On "Black Wall Street", there were African-American attorneys, real estate agents, entrepreneurs, and doctors who offered their services in the neighborhood. One primary example of the black entrepreneurial spirit is illustrated by J.B. Stradford. He had graduated from Indiana University with a law degree and had moved to Greenwood to purchase various land vacancies in the area. After buying these vacant spaces, he would then sell them to African-American residents for redevelopment so that these empty spaces could be transformed into residential houses and profitable businesses. By 1921, Stradford had been considered one of the wealthiest African-Americans in the country as he owned numerous properties in Greenwood and even had his hotel named after him: Stratford Hotel. In addition to Mr. Stradford, there were also investments and reinvestments into the community. One executive of the local YMCA recalled that there were several barbershops, several grocery stores, and even a funeral home service. Greenwood was known to be an active religious community as there were numerous black-owned churches, Christian youth services, and other religious organizations.

Foundation of resentment  
Many white residents felt intimidated by the prosperity, growth, and size of "Black Wall Street." Not only was Greenwood, Tulsa expanding in population, it was expanding its physical boundaries, which eventually collided with the boundaries of white neighborhoods. According to several newspapers and articles at the time, there were reports of hateful letters sent to prominent business leaders within "Black Wall Street," which demanded that they stop overstepping their boundaries into the white segregated portion of Tulsa. White residents grew increasingly resentful about the wealth of the Greenwood community. The Tulsa Race Massacre of 1921 started when police accused a Black shoe shiner of assaulting a white woman.

1921 massacre

Improvements
Revitalization and preservation efforts in the 1990s and 2000s resulted in tourism initiatives and memorials. John Hope Franklin Greenwood Reconciliation Park and the Greenwood Cultural Center honor the victims of the Tulsa Race Massacre, although the Greenwood Chamber of Commerce plans a larger museum to be built with participation from the National Park Service.

In 2008, Tulsa announced that it sought to move the city's minor league baseball team, the Tulsa Drillers, to a new stadium, now known as ONEOK Field to be constructed in the Greenwood District. The proposed development includes a hotel, baseball stadium, and an expanded mixed-use district. Along with the new stadium, there will be extra development for the city blocks that surround the stadium.

+--

### REQUESTS
1. Answer these questions using the Greenwood passage.
(a) From which university did J.B. Stradford graduate with a law degree?
(b) What accusation by police started the Tulsa Race Massacre of 1921?
(c) What is the new stadium for the Tulsa Drillers now known as?
2. Echo everything in the Greenwood passage from "1921 massacre" down to "surround the stadium.".

(Dataset rows)
+--

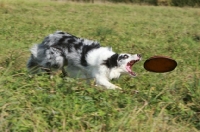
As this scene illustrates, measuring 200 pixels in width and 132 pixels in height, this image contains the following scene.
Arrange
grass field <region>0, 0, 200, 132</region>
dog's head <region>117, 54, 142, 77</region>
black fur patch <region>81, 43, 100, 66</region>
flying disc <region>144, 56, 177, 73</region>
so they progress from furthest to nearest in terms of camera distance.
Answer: black fur patch <region>81, 43, 100, 66</region>
dog's head <region>117, 54, 142, 77</region>
flying disc <region>144, 56, 177, 73</region>
grass field <region>0, 0, 200, 132</region>

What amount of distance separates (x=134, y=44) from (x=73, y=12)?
10008 mm

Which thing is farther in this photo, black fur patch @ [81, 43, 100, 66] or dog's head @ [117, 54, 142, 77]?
black fur patch @ [81, 43, 100, 66]

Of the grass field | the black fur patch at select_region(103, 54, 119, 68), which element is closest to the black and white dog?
the black fur patch at select_region(103, 54, 119, 68)

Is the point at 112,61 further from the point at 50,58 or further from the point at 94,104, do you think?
the point at 94,104

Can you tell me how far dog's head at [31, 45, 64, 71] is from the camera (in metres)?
6.94

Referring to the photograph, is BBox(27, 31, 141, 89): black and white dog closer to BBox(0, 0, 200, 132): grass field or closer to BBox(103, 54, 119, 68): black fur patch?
Answer: BBox(103, 54, 119, 68): black fur patch

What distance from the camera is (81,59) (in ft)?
22.8

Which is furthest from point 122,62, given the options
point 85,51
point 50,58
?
point 50,58

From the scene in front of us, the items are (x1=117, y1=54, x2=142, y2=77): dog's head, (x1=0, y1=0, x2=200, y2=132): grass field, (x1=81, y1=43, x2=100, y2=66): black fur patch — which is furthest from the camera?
(x1=81, y1=43, x2=100, y2=66): black fur patch

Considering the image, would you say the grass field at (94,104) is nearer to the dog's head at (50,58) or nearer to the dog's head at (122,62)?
the dog's head at (122,62)

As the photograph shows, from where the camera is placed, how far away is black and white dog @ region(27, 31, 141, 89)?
6.79 metres

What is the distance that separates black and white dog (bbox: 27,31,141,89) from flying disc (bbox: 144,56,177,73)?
42 centimetres

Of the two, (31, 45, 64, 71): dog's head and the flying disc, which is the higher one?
the flying disc

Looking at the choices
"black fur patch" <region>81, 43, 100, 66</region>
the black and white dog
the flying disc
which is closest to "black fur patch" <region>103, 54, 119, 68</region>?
the black and white dog
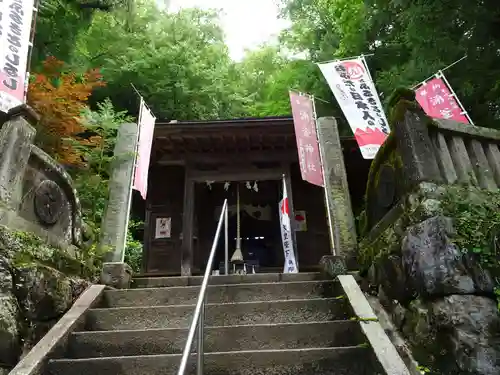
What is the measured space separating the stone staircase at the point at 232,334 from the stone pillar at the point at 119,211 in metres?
0.43

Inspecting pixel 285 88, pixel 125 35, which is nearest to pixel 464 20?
pixel 285 88

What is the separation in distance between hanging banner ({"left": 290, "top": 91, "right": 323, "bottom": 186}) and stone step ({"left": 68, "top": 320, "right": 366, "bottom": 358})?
3.62m

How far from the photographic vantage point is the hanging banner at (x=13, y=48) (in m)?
4.47

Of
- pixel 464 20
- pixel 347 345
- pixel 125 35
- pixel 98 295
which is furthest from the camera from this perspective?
pixel 125 35

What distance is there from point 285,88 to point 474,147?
12115mm

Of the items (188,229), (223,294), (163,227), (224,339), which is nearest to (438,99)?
(223,294)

+--

### RESULTS
1.
(a) Indiana University
(b) Police accused a Black shoe shiner of assaulting a white woman.
(c) ONEOK Field

2.
1921 massacre

Improvements
Revitalization and preservation efforts in the 1990s and 2000s resulted in tourism initiatives and memorials. John Hope Franklin Greenwood Reconciliation Park and the Greenwood Cultural Center honor the victims of the Tulsa Race Massacre, although the Greenwood Chamber of Commerce plans a larger museum to be built with participation from the National Park Service.

In 2008, Tulsa announced that it sought to move the city's minor league baseball team, the Tulsa Drillers, to a new stadium, now known as ONEOK Field to be constructed in the Greenwood District. The proposed development includes a hotel, baseball stadium, and an expanded mixed-use district. Along with the new stadium, there will be extra development for the city blocks that surround the stadium.